START DATA RECORDS
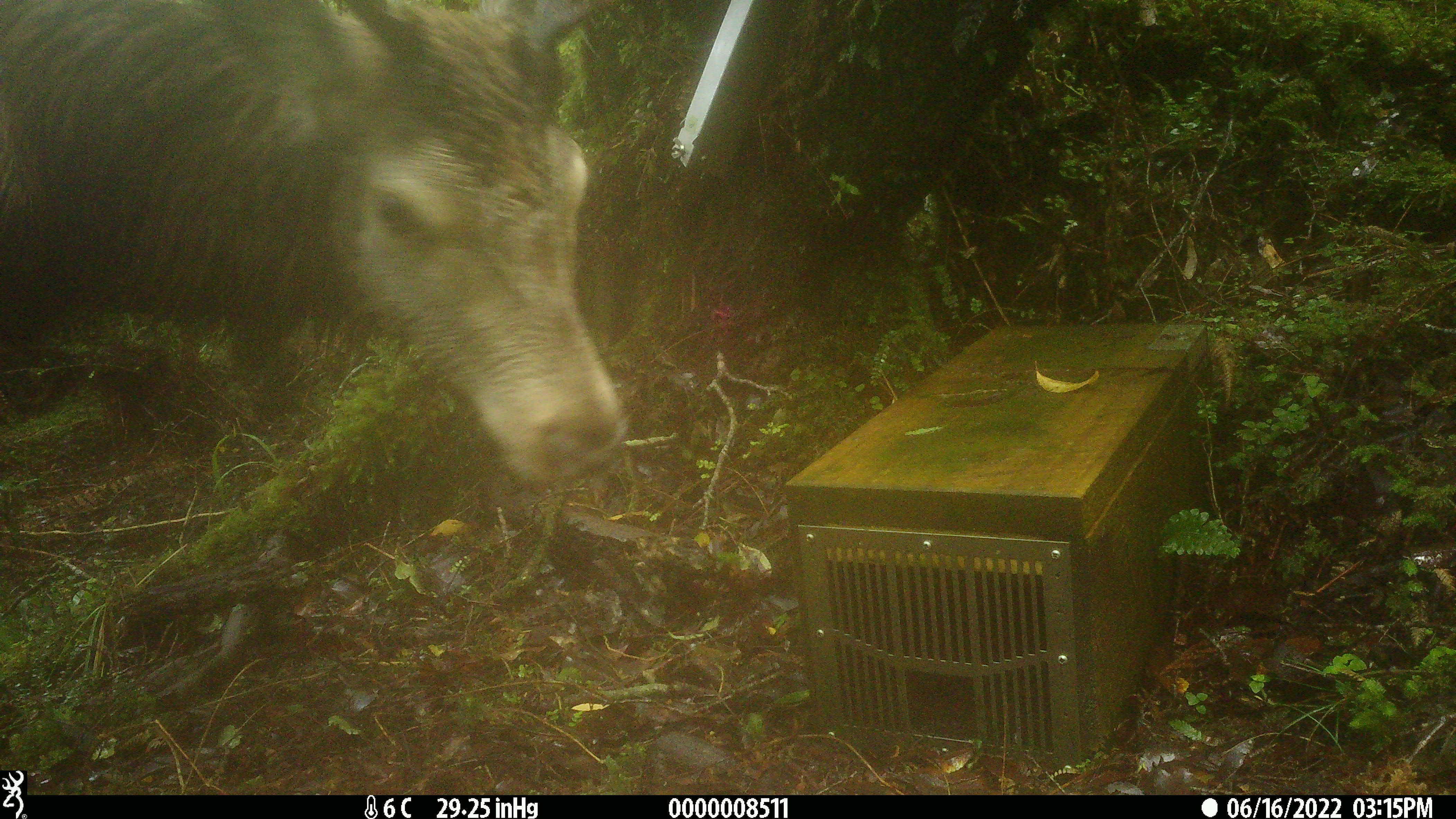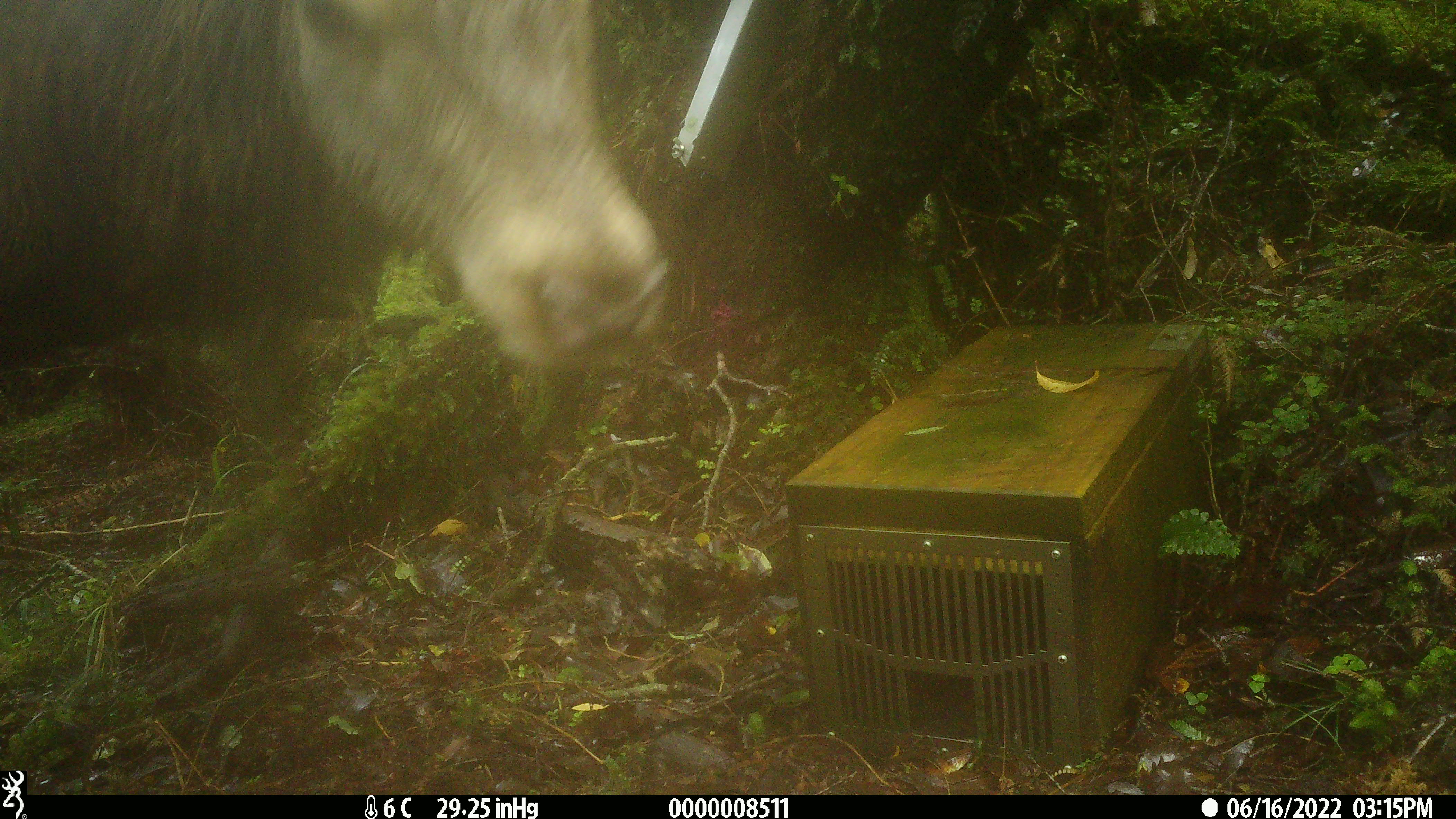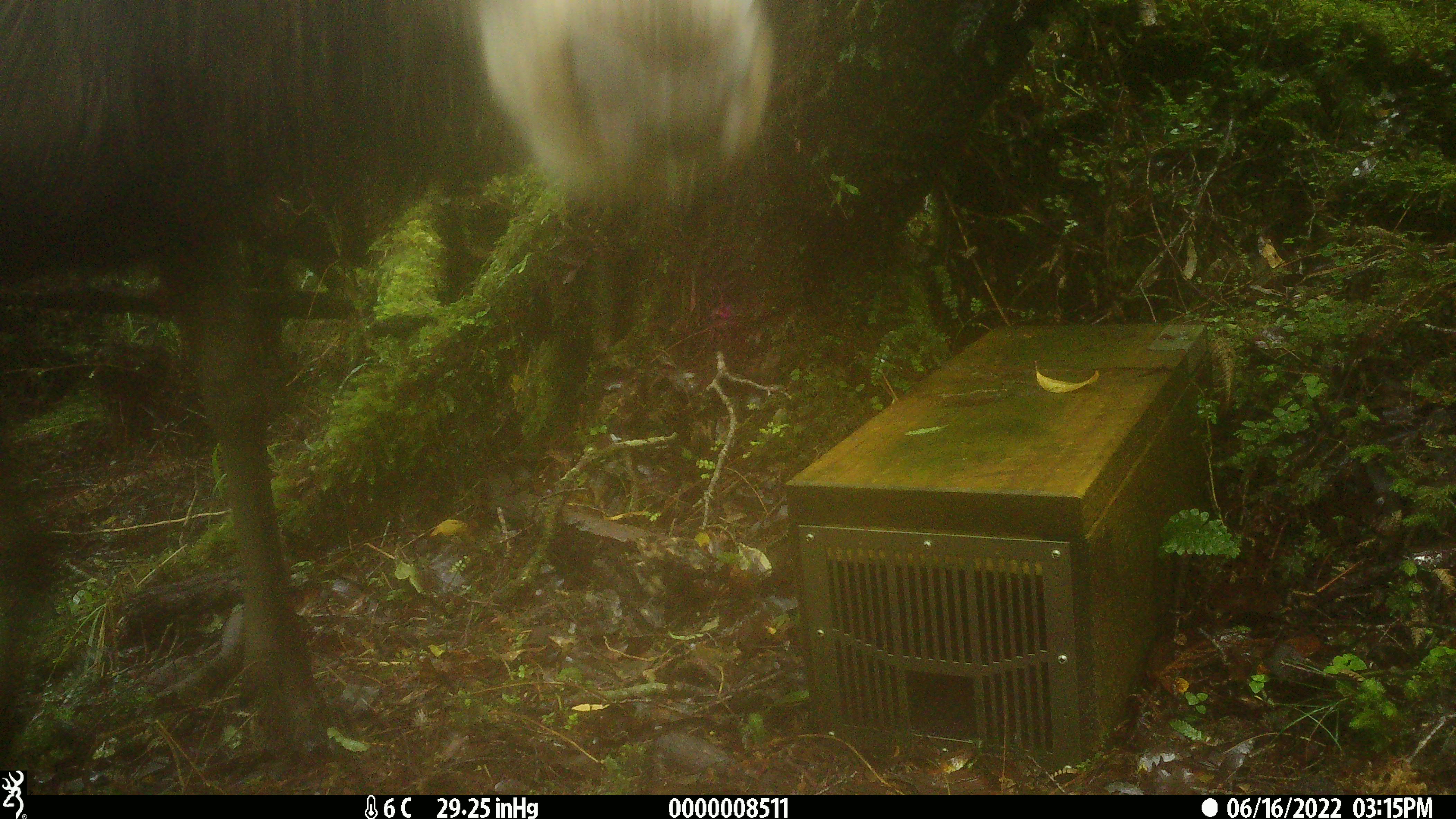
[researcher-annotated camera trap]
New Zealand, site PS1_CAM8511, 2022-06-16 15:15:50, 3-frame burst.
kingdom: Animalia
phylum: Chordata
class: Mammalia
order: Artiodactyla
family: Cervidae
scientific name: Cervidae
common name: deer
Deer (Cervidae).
END DATA RECORDS
Each line from the one with "New Zealand, site" through the end of the records above should be written out exactly. No other line should appear.

New Zealand, site PS1_CAM8511, 2022-06-16 15:15:50, 3-frame burst.
kingdom: Animalia
phylum: Chordata
class: Mammalia
order: Artiodactyla
family: Cervidae
scientific name: Cervidae
common name: deer
Deer (Cervidae).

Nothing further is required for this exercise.